Interestingly to me, the author immediately jumps to the position that A) God does exist - for how can you put to trial someone who does not and has never existed, even if you have to try Him in absentia and B) He is ultimately responsible for all the ills of the world, although no mention of Him having a hand in anything good in the world is ever addressed. I think that the main character’s mental health issues may be a bit of a crutch in this instance, because if anyone genuinely pursues legal action, anticipating the defense is a crucial step, even if the suit is filed in the fictional “International Court of Justice.” While I found the schizoprenia an interesting part of the character’s development, because it was blatant from very early on in the novel it made a lot of things easy to dismiss, including some of the chaotic ramblings of the character and perhaps some of the writing depth.

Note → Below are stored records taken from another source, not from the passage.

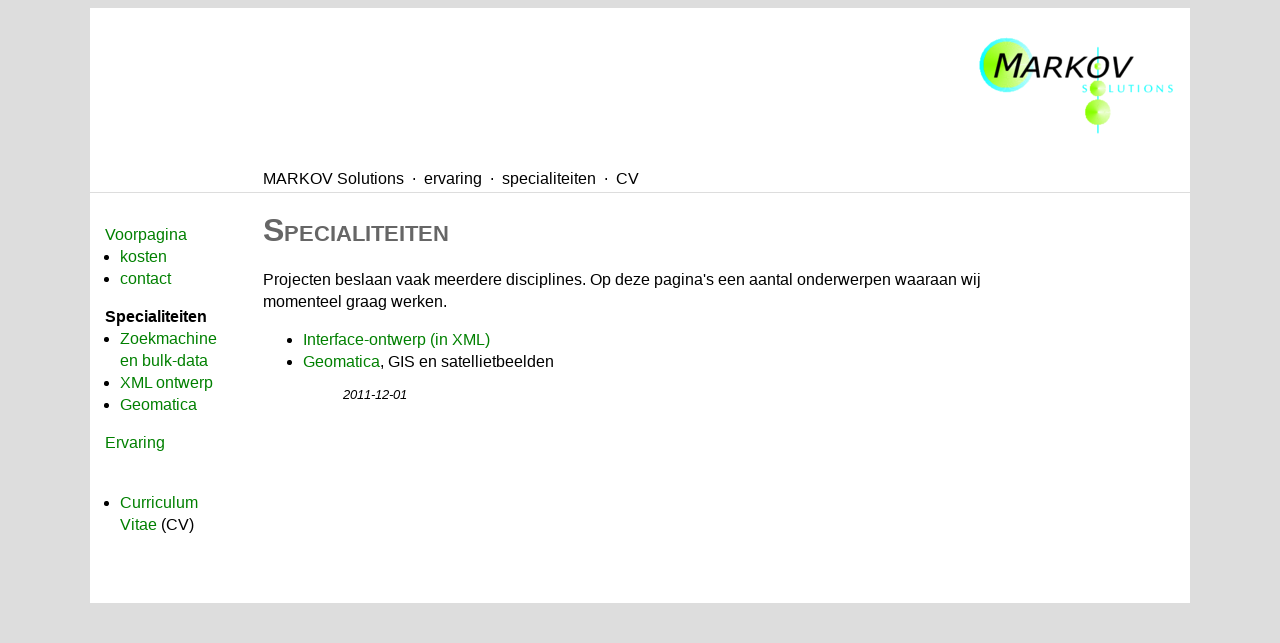

--- FILE ---
content_type: text/html
request_url: https://solutions.overmeer.net/specials/index.html
body_size: 2481
content:
<!DOCTYPE HTML PUBLIC "-//W3C//DTD HTML 4.01 Transitional//EN"
   "http://www.w3.org/TR/html4/loose.dtd">

<html>
<head>
  <title>Specialiteiten</title>
  <link rel="stylesheet" href="/css/screen.css" type="text/css" media="screen">
  <link rel="stylesheet" href="/css/print.css"  type="text/css" media="print">
  <link rel="stylesheet" href="/css/common.css" type="text/css">
  <link rel="icon" href="/favicon.ico" type="image/ico">
  <meta http-equiv="Content-Type" content="text/html; charset=UTF-8">
</head>

<body>
<div align="center">
<table class="page" cellspacing="0" border="0">
<tr class="nav1"><td></td>
  <td colspan="2"><a href="/index.html"><img
     src="/image/logo-200x115.png" width="200" height="115"
     id="logo" align="right" alt="logo"></a>
  </td></tr>

<tr class="nav2">
  <td class="leftcol"></td>
  <td class="content" colspan="2">
<a href="/index.html">MARKOV Solutions</a>
&nbsp;&middot;&nbsp;
<a href="/markov/index.html">ervaring</a>
&nbsp;&middot;&nbsp;
<a href="/specials/interface.html">specialiteiten</a>
&nbsp;&middot;&nbsp;
<a href="/cv/index.html">CV</a>
</td></tr>

<tr><td class="leftcol">

<p class="intro_list"><a href="/index.html">Voorpagina</a></p>
<ul class="left">
<li><a href="/index.html#prijs">kosten</a></li>
<li><a href="/index.html#contact">contact</a></li>
</ul>

<p class="intro_list"><span class="myself">Specialiteiten</span></p>
<ul class="left">
<li><a href="/specials/data.html">Zoekmachine en bulk-data</a></li>
<li><a href="/specials/interface.html">XML ontwerp</a></li>
<li><a href="/specials/geomatics.html">Geomatica</a></li>
</ul>

<p><a href="/markov/index.html">Ervaring</a></p>
&nbsp;
<ul class="left">
<li><a href="/cv/index.html">Curriculum Vitae</a> (CV)</li>
</ul>

</td>

<td class="content">

<h1>Specialiteiten</h1>
<p>Projecten beslaan vaak meerdere disciplines. Op deze pagina's een
aantal onderwerpen waaraan wij momenteel graag werken.</p>

<ul>
<li><a href="/specials/interface.html">Interface-ontwerp (in XML)</a></li>
<li><a href="/specials/geomatics.html">Geomatica</a>, GIS en satellietbeelden</li>
<ul>

<p class="update">2011-12-01</p>

</td><td class="rightcol">

</td></tr>

<tr><td class="bar2" colspan="2"></td>
    <td class="footer">&nbsp;</td></tr>

</table>
</div>
&nbsp;<br>&nbsp;<br>&nbsp;<br>&nbsp;<br>&nbsp;<br>&nbsp;<br>&nbsp;<br>&nbsp;<br>&nbsp;<br>&nbsp;<br>
&nbsp;<br>&nbsp;<br>&nbsp;<br>&nbsp;<br>&nbsp;<br>&nbsp;<br>&nbsp;<br>&nbsp;<br>&nbsp;<br>&nbsp;<br>

</body>
</html>


--- FILE ---
content_type: text/css
request_url: https://solutions.overmeer.net/css/screen.css
body_size: 1120
content:
BODY {
    font-family: "Helvetica Neue","Helvetica","Arial",sans-serif;
    line-height: 1.42857;
    background-color: #ddd;
    color: black;
}

H1, H2 {
    padding-bottom: 0px;
}

H1 {
    color: #666;
    margin: 0px;
}

H2 {
    font-size: 150%;
    color: #666;
    margin-bottom: 0px;
}
// H2::before { content: "· "}

A {
    color: green;
    text-decoration: none;
}

A:visited {
    color: blue;
}

.page {
    max-width: 1100px;
    background: white;
}

.page TH, .page TD {
    vertical-align: top;
    padding: 15px;
}

.compact TD {
    vertical-align: top;
    padding: 2px 10px;
}

.compact TH {
    vertical-align: bottom;
    background: #eee;
    padding: 2px 10px;
}

.leftcol {
    width: 8em;
}

.rightcol {
    min-width: 8em;
}

.subnav UL {
    padding-left: 15px;
    padding-right: 40px;
}

.myself {
   font-weight: bold;
}

.nav2 A {
   color: black;
}

.nav2 A:visited-link {
   color: black;
}
   
.nav2 TD {
   border-bottom: 1px solid #ddd;
   padding-bottom: 2px;
}

UL.left {
   padding-left: 15px;
}

.conf {
   color: green;
}

DT    {
   color: green;
   font-weight: bold;
}



--- FILE ---
content_type: text/css
request_url: https://solutions.overmeer.net/css/common.css
body_size: 432
content:
H1, H2 {
    font-variant: small-caps;
}

P.first {
   margin-top: 0px;
}

P.intro_list {
   margin-bottom: 0px;
}

.conf {
   font-variant: small-caps;
}

DD    { margin: 0 3em 1ex 2em }
UL    { margin: 0 0 0 0 }

.subnav UL {
    padding-left: 15px;
    padding-right: 40px;
}

.update {
   font-size: small;
   font-style: italic;
}

TABLE.contact TD {
   padding: 0 10px;
}

TABLE.lang TD, TABLE.lang TH {
   padding: 0 10px;
}


--- FILE ---
content_type: text/css
request_url: https://solutions.overmeer.net/css/print.css
body_size: 537
content:
BODY {
    font-family: Arial;
    color: black;
    width: 100%;
}

A {
    color: black;
    text-decoration: none;
}

A:visited {
    color: black;
    text-decoration: none;
}

//A:after {
//  content: " (" attr(href) ")";
//}

.page TH, .page TD {
    vertical-align: top;
    padding: 15px;
}

.leftcol {
    display: none;
    width: 0px;
}

.content {
   width: auto;
}

.rightcol {
    max-width: 5%;
}

.nav1 {
   display: none;
   height: 0px;
}

.nav2 {
   display: none;
   height: 0px;
}

.rightcol {
    min-width: 8em;
}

I think I would have preferred for that to be a revelation at the end, just after the reader convinces himself that perhaps he has a point about God. In addition, the character suffering the effects of undiagnosed schizophrenia in his late fifties is a bit of a jump for anyone who has ever interacted with the mental health setting, as schizophrenia is well known as an early-onset disease, usually being diagnosed during early 20’s and if left untreated a schizophrenic individual is more likely to end up living in a prison or mental health institution rather than independently.
As interesting as the subject matter is, I found the argument presented in a rather confusing way. Some of this could be attributed to the main character’s mental state, but as stated before this can only be a crutch for so long. The character descriptions of his hallucinatory friends are just that, basic character descriptions that an author would use when fleshing out bits of the story. Rather than revealing their nuances during the story he gives a basic description at the character introduction like, “He is a typical commissioner or inspector detective.” I also found it distracting when the author jumped from several points of view that were not the character’s hallucinations - for instance at the end the story began to be told from the detective’s point of view rather than the main character’s. There are also a few little clues to the author struggling a bit with English, which is not Bebawi’s first language, such as the name “Savanna” being spelled two different ways, Savana at the beginning and Savanna at the end. That being said, knowing that it is not his first language he does a good job navigating the format of fiction.
The premise of putting God on trial is an interesting one, however I’m not sure that this book fully fleshes it out. The idea of fictionalizing it makes it more approachable, setting it in the mind of schizophrenic gives the reader a safe but ultimately easily dismissed space to contemplate, and the fact that basically all the evidence presented was a few verses in the Torah, New Testament and Qur'an leaves the reader wondering what exactly was the point of the story - that the idea is only contemplated by those with mental health issues or that fictional trials actually can help resolve issues? In the end basically it seemed that the point of schizophrenia running in families was made rather than the idea of prosecuting God is a valid notion.